Rangers Academy: From facing Partick to PSV

Mulholland at Rangers' Murray Park Academy

Mulholland at Rangers' Murray Park Academy

PSV EINDHOVEN, Manchester City, Everton, Benfica.

Rangers' Under-20 side have some tasty fixtures to look forward to - and that's just in the first half of the season.

"Playing these top teams, we might get the odd bloody nose," admits Academy boss Craig Mulholland.

"But if we want to do justice to these young players, we need to give them sufficient challenge to develop."

Challenge: it's a word Mulholland uses over and over again during the course of our telephone conversation.

Challenging players has been at the heart of his philosophy ever since he took the job in December 2014. That's why Rangers had an average age of just 18 in the Under-20 league last season.

It's why they took on men's teams during a recent tour of Northern Ireland. And it's why they made the controversial decision to drop out of the SPFL Development League this season so they could play some of the biggest teams in Europe instead.

Rangers' recent record of producing homegrown players hasn't actually been that bad.

Since opening the Murray Park Football Centre in 2001, 49 Academy players have graduated to the first team, and six - Charlie Adam, Allan McGregor, Ross McCormack, Alan Hutton, Chris Burke and Danny Wilson - have gone on to represent Scotland.

But the club wants better. Much better.

"We recognise we can improve significantly," Mulholland says. "We realise that the days of signing lots of expensive players have gone, so we want a sustainable model based on the development of our own talent.

"If we want to develop a better standard of player then we need to do something different."

That's why the club took the decision to take a one-year sabbatical from the Development League. Entry is mandatory for the SPL teams, but both the league and SFA gave their blessing to the temporary exit.

====

Challenges:
[1] From the Rangers Academy article, reproduce the passage starting at "It's why they took" and ending at "better. Much better.".
[2] According to the Rangers Academy article, when did Craig Mulholland take the job as Academy boss?

Data excerpts:

====

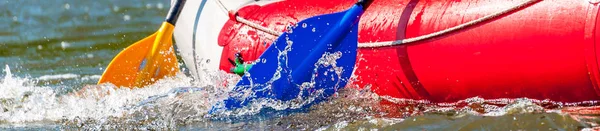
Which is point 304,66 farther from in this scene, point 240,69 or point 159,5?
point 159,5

====

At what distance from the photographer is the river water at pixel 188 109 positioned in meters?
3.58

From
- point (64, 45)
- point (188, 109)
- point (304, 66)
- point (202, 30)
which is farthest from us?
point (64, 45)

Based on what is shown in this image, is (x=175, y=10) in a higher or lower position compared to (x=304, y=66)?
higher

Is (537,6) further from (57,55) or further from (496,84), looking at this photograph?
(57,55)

====

Completed exercise:
[1]
It's why they took on men's teams during a recent tour of Northern Ireland. And it's why they made the controversial decision to drop out of the SPFL Development League this season so they could play some of the biggest teams in Europe instead.

Rangers' recent record of producing homegrown players hasn't actually been that bad.

Since opening the Murray Park Football Centre in 2001, 49 Academy players have graduated to the first team, and six - Charlie Adam, Allan McGregor, Ross McCormack, Alan Hutton, Chris Burke and Danny Wilson - have gone on to represent Scotland.

But the club wants better. Much better.

[2] December 2014